BEGIN Records shown

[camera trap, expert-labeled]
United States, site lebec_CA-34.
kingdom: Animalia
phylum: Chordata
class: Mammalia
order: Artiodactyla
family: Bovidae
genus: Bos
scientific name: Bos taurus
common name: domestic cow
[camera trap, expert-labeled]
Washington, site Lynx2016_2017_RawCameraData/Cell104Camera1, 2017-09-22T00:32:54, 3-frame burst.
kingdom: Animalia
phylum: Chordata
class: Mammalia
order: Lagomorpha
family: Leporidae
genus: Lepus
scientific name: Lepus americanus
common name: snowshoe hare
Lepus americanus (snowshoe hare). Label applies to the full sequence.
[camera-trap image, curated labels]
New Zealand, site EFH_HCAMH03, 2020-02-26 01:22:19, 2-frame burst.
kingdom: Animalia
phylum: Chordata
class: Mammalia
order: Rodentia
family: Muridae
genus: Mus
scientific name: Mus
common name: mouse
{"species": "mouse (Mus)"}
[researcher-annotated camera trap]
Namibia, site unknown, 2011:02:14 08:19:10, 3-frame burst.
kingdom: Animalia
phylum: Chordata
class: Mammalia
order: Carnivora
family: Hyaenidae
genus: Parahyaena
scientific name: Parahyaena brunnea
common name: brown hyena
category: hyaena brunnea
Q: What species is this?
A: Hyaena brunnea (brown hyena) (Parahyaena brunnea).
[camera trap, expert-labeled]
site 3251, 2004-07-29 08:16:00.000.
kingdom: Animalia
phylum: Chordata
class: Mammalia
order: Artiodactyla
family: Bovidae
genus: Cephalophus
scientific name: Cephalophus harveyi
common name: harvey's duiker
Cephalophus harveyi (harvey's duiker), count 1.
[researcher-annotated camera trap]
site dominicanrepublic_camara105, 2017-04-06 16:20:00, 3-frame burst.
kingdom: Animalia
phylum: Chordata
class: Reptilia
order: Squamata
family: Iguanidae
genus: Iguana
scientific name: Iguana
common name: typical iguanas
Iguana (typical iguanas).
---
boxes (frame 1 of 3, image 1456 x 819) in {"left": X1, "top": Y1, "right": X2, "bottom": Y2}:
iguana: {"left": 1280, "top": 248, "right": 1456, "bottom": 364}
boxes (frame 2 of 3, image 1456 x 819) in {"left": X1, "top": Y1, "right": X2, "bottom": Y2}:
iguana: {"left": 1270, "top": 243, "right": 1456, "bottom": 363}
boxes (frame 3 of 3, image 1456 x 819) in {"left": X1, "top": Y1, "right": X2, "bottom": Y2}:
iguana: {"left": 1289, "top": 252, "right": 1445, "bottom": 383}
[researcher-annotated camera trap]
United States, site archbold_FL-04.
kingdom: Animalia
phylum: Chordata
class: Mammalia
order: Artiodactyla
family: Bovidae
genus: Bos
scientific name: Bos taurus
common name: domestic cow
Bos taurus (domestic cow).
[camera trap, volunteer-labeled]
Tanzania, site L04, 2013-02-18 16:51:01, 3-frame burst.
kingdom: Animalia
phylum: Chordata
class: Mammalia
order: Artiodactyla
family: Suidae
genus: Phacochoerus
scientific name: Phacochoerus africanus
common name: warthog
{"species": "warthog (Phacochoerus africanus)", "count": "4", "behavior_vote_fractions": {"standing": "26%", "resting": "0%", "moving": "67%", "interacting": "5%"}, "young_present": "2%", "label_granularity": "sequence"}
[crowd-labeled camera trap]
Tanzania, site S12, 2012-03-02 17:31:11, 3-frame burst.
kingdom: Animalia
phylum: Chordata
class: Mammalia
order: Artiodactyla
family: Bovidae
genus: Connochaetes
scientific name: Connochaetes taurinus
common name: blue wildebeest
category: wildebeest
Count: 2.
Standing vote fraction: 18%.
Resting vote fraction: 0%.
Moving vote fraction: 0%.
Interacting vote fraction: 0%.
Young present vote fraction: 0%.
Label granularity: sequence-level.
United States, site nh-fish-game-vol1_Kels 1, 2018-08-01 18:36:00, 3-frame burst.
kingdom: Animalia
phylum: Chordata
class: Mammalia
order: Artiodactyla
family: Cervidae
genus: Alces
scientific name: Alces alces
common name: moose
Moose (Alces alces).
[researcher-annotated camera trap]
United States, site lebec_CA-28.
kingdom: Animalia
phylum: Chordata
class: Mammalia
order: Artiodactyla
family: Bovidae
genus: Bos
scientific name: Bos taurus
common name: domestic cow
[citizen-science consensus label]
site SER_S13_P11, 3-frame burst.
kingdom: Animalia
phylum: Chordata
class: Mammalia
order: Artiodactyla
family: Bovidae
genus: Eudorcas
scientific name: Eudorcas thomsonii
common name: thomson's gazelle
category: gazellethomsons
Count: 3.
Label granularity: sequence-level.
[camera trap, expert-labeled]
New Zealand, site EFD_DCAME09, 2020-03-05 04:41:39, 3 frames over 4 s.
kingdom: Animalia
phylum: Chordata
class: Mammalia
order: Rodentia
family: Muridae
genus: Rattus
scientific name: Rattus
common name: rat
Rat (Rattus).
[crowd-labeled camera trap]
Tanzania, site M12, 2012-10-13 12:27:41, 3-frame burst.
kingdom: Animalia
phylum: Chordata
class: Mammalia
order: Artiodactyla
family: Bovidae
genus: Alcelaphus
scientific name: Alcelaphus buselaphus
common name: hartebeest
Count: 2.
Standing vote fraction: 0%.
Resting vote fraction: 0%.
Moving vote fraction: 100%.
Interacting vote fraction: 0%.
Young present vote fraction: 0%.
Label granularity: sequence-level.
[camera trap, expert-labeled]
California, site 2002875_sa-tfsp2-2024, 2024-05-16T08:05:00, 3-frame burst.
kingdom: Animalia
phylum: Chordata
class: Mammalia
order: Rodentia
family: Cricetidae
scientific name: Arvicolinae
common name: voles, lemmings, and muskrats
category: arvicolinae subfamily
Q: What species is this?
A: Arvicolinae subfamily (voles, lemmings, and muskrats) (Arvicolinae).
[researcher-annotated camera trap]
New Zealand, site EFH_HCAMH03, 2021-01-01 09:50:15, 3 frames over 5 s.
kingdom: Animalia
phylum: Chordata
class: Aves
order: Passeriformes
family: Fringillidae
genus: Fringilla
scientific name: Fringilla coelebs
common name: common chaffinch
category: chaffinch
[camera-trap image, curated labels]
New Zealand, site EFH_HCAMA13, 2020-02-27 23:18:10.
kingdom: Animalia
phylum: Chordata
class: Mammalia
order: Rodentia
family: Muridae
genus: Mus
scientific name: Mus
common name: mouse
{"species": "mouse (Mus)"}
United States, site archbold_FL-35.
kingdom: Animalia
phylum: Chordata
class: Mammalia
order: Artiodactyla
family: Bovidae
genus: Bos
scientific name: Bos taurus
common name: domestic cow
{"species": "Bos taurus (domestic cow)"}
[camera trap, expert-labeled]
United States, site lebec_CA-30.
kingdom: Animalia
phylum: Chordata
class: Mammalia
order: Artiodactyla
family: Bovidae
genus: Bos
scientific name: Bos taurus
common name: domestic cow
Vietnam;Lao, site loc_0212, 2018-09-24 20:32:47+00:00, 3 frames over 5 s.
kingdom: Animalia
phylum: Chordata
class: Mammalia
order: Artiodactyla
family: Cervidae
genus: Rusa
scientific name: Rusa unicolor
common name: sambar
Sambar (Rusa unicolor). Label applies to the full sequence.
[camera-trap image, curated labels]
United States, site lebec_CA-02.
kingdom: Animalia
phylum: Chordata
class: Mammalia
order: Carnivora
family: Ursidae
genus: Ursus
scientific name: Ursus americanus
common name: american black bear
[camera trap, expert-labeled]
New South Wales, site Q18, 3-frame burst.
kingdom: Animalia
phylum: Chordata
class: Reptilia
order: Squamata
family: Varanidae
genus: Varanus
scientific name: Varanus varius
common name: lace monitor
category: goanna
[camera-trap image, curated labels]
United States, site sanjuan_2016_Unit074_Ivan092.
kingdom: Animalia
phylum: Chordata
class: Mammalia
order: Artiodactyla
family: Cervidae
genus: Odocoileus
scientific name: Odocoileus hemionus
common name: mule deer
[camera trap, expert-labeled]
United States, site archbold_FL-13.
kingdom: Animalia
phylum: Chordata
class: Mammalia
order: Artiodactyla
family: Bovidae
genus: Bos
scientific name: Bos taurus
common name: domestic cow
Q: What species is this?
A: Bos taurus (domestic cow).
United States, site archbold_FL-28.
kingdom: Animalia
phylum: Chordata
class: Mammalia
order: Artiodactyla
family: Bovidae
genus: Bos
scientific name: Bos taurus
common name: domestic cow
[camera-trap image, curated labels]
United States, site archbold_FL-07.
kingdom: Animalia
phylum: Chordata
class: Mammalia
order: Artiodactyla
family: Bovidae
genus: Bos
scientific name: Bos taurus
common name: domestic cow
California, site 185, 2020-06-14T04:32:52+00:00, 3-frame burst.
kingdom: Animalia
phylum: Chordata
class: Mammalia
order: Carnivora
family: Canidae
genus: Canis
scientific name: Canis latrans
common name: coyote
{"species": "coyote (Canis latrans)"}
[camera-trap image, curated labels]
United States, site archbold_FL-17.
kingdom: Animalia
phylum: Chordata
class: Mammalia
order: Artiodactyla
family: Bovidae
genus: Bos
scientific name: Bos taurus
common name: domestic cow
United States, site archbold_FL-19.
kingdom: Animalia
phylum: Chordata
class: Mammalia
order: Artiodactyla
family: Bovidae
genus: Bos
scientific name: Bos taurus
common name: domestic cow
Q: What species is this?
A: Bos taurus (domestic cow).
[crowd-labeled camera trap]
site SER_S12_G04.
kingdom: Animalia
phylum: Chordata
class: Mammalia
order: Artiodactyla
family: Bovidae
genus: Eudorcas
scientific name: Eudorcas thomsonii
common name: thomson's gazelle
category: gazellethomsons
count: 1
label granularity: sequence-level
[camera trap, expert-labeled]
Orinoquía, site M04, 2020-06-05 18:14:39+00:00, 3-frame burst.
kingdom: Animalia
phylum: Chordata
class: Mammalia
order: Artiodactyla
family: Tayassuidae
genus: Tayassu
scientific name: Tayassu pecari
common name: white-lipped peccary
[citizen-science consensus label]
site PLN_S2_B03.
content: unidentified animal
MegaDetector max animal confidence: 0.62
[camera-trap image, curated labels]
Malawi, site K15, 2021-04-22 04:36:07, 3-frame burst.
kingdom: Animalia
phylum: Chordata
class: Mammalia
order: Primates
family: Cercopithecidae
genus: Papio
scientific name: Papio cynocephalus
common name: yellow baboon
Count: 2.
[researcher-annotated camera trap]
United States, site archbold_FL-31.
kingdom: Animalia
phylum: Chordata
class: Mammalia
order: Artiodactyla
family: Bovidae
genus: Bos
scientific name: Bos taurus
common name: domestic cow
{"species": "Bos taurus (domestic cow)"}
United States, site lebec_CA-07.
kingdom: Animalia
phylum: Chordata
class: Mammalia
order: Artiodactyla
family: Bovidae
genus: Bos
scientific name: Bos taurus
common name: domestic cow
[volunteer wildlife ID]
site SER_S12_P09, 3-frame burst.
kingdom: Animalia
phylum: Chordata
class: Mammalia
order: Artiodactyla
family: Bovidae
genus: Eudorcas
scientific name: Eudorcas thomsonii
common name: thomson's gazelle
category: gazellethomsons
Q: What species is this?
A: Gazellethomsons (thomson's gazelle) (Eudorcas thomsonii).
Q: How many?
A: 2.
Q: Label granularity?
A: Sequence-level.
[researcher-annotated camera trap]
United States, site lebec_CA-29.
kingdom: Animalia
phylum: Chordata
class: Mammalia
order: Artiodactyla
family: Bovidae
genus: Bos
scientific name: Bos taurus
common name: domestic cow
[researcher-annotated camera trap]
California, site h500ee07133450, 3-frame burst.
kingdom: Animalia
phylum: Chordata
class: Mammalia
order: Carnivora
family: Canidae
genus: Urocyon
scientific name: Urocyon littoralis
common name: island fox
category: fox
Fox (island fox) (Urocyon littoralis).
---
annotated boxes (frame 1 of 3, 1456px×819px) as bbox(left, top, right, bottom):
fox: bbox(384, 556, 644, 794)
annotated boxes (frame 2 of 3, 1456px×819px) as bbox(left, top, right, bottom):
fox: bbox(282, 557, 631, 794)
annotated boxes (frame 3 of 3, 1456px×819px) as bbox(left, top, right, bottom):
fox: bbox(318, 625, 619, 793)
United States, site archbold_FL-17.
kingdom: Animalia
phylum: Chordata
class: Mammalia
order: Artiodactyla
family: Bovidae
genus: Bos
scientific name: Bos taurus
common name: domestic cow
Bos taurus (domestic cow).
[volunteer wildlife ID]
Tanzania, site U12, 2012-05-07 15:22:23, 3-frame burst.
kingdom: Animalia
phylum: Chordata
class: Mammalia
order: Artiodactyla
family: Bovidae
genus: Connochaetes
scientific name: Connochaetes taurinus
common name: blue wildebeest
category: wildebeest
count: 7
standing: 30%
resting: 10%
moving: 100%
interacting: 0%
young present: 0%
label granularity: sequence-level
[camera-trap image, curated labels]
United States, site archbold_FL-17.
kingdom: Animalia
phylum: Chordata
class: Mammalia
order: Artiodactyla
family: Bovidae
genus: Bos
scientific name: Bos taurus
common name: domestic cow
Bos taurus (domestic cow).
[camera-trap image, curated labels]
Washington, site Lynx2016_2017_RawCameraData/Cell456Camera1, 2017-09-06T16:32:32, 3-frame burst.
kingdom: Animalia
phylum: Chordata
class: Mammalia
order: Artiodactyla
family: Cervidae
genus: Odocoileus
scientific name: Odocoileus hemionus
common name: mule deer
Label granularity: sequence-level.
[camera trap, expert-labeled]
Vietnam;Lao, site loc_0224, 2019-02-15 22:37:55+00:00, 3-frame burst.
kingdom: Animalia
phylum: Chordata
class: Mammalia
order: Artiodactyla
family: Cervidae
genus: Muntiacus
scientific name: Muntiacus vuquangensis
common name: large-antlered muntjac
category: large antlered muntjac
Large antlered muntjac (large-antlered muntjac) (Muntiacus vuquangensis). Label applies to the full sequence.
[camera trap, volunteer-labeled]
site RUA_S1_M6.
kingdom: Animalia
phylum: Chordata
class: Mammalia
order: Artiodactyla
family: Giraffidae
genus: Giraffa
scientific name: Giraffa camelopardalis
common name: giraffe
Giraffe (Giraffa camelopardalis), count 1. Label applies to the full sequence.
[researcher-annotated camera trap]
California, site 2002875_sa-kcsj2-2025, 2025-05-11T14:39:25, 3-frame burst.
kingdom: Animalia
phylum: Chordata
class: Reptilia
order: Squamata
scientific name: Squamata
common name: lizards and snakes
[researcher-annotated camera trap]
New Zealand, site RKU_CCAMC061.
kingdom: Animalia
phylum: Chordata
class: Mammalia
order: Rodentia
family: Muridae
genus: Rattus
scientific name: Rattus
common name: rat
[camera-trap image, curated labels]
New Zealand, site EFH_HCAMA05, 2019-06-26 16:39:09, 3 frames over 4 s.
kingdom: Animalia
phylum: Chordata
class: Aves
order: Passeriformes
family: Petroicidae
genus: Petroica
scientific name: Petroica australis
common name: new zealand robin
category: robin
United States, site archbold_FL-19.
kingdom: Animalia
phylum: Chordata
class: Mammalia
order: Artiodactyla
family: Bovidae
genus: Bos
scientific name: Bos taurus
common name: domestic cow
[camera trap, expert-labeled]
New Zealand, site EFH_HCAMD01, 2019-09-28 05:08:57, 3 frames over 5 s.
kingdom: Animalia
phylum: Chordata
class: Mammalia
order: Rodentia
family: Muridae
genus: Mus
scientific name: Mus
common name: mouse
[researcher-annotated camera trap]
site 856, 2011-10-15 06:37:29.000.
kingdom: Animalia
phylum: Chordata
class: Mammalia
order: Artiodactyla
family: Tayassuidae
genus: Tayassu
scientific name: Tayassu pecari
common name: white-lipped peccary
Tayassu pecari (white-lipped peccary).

END Records shown

About this task: Looking at the records, how many of the lines contain the string "Tanzania"? Only the number should be given.

Your response: 4